## WHAT NEEDS TO BE DONE
Every line with "granularity" in it should be copied from the data.

START DATA FOR THIS EXERCISE

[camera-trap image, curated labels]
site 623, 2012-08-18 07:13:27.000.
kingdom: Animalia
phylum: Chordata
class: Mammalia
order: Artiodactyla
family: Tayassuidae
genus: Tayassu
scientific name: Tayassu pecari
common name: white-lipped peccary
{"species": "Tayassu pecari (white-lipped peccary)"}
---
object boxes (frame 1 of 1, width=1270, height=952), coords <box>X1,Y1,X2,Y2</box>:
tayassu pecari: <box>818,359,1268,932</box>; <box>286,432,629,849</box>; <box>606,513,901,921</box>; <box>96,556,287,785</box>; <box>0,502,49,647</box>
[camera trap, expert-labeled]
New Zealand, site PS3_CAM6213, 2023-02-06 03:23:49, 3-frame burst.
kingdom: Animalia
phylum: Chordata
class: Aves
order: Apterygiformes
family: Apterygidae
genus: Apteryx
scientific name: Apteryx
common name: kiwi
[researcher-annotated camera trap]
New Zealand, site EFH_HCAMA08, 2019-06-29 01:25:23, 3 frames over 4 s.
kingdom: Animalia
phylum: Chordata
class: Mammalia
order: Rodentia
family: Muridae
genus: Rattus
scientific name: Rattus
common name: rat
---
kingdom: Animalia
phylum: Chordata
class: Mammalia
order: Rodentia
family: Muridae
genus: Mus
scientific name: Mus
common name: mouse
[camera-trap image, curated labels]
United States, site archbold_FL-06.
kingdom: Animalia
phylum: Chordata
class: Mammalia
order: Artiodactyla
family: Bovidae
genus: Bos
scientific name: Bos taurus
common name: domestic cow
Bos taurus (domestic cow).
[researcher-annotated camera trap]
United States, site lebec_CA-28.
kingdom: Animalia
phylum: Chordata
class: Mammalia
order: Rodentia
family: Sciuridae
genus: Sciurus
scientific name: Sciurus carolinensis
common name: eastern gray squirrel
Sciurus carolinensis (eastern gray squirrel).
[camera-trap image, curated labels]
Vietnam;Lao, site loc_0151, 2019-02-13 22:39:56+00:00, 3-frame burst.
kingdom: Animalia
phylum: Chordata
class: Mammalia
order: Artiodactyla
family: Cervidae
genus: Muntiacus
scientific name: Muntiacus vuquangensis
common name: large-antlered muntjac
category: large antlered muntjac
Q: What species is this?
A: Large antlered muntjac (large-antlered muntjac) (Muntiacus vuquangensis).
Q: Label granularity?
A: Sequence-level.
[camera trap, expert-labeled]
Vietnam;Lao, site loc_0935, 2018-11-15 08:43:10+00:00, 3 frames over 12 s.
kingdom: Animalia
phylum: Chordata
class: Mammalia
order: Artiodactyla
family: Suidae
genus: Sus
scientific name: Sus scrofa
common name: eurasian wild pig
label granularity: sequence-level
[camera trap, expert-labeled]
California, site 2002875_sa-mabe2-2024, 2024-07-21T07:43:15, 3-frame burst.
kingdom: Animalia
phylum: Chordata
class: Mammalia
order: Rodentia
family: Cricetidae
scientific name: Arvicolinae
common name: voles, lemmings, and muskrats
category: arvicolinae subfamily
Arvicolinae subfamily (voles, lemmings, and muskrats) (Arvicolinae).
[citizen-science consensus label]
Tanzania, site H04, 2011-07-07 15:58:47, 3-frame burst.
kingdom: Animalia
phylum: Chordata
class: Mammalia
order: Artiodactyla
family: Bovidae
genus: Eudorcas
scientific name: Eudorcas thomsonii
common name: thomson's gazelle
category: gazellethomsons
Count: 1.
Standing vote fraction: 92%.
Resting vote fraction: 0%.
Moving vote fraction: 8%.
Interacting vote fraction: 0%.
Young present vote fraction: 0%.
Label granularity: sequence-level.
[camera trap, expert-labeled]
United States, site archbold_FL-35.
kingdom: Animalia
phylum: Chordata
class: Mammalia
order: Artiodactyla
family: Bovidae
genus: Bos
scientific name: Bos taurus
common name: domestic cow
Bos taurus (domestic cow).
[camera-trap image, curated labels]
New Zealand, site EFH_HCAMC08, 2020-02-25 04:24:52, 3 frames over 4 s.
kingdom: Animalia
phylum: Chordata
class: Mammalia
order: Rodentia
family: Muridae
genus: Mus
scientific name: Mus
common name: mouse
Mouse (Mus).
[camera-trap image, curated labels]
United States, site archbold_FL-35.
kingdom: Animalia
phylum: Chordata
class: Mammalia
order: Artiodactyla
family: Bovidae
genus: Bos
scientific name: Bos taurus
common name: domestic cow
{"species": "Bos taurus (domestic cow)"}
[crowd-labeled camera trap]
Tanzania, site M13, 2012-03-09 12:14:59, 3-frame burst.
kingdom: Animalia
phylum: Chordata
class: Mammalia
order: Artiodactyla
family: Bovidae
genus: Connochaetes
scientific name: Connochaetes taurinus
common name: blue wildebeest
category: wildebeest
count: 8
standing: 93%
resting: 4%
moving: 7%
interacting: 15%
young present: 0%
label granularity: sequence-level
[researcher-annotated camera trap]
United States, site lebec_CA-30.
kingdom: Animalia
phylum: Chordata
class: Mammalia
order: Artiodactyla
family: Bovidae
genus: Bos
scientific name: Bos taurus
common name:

END DATA FOR THIS EXERCISE

## TASK RESPONSE
Q: Label granularity?
label granularity: sequence-level
Label granularity: sequence-level.
label granularity: sequence-level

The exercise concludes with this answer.